GIVEN PASSAGE:
——————————
The research on weight-loss, exercise and proper diet just keeps expanding every day. There’s no doubt that what we believed 10 years ago (fats bad, non-fat products good!) is drastically different than what we believe now (good fats good, high sugar bad!), and it’s probably safe to say that in another 10 years we’ll have an even better understanding of how lifestyle affects our health. In an effort to stay updated on the weight-loss research, Weight Watchers in the United Kingdom recently unveiled a new POINTS system and, according to CNN, the United States isn’t far behind in doing so, too.
There aren’t a lot of details yet on exactly how the new POINTS system will work, but CNN reports that U.K. Weight Watchers participants get “real living” POINTS to treat themselves to occasional fast food treats or alcohol. And similar to the U.S. system, all fruits and most vegetables in the new system will carry zero POINTS and dieters will be allowed 29 “ProPOINTS,” which is up from the previous 18 POINTS. The new POINTS have been recalculated to consider protein, carbohydrate, fiber and fat content in the food, according to the article. The new British POINTS system will launch in time for the New Year, but there’s no date for when the U.S. POINTS system might get tweaked.
——————————
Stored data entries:

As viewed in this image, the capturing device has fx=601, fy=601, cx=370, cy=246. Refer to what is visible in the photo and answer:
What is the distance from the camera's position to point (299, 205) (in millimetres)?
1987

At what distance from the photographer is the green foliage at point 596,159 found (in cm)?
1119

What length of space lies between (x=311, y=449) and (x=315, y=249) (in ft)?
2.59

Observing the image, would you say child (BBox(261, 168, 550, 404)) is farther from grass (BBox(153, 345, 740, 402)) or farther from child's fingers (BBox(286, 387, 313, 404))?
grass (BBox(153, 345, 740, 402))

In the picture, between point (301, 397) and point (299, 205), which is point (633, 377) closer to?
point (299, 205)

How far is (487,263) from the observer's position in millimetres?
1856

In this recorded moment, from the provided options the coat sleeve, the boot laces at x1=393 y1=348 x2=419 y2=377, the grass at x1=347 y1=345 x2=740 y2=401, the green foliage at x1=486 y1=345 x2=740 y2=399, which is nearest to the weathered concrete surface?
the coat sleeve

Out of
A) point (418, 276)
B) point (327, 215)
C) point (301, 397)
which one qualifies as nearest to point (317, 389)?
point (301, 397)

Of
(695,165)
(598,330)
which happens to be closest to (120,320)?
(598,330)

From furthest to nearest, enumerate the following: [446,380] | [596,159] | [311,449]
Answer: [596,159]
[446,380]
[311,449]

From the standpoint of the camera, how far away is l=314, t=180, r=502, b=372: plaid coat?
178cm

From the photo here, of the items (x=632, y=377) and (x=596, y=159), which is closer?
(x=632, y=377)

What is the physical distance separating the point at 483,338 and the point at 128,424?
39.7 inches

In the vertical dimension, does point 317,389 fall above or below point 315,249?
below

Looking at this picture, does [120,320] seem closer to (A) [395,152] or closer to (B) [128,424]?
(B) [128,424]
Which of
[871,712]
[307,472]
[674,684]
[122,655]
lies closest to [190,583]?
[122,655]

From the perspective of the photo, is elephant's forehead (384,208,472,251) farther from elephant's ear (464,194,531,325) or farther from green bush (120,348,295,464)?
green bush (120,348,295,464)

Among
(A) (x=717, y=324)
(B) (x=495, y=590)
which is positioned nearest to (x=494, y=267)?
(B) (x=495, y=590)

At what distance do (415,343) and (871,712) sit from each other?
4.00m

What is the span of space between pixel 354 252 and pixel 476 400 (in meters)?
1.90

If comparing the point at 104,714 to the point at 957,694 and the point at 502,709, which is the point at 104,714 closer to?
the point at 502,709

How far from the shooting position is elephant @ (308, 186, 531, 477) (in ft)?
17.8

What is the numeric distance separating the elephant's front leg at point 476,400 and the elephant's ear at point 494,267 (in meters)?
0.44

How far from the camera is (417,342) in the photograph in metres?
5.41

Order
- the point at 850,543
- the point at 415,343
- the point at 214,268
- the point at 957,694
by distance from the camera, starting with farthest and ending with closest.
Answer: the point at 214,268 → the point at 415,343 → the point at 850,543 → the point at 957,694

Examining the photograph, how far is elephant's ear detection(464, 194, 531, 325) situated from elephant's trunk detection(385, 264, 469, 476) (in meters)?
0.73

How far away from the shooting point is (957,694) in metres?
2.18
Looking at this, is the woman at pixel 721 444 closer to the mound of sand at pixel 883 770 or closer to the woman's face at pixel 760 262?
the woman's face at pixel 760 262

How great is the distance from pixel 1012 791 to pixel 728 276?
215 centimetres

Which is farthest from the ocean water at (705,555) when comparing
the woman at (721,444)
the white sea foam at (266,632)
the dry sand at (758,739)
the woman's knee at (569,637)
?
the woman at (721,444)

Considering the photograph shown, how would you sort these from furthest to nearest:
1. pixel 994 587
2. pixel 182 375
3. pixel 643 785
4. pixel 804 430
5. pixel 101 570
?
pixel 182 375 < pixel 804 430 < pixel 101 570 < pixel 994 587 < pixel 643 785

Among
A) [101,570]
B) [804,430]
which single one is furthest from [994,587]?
——————————
WHAT IS REQUIRED:
From the passage on the new Weight Watchers POINTS system, extract word for word the stretch from "The research on" through "doing so, too.".

RESULT OF THIS EXERCISE:
The research on weight-loss, exercise and proper diet just keeps expanding every day. There’s no doubt that what we believed 10 years ago (fats bad, non-fat products good!) is drastically different than what we believe now (good fats good, high sugar bad!), and it’s probably safe to say that in another 10 years we’ll have an even better understanding of how lifestyle affects our health. In an effort to stay updated on the weight-loss research, Weight Watchers in the United Kingdom recently unveiled a new POINTS system and, according to CNN, the United States isn’t far behind in doing so, too.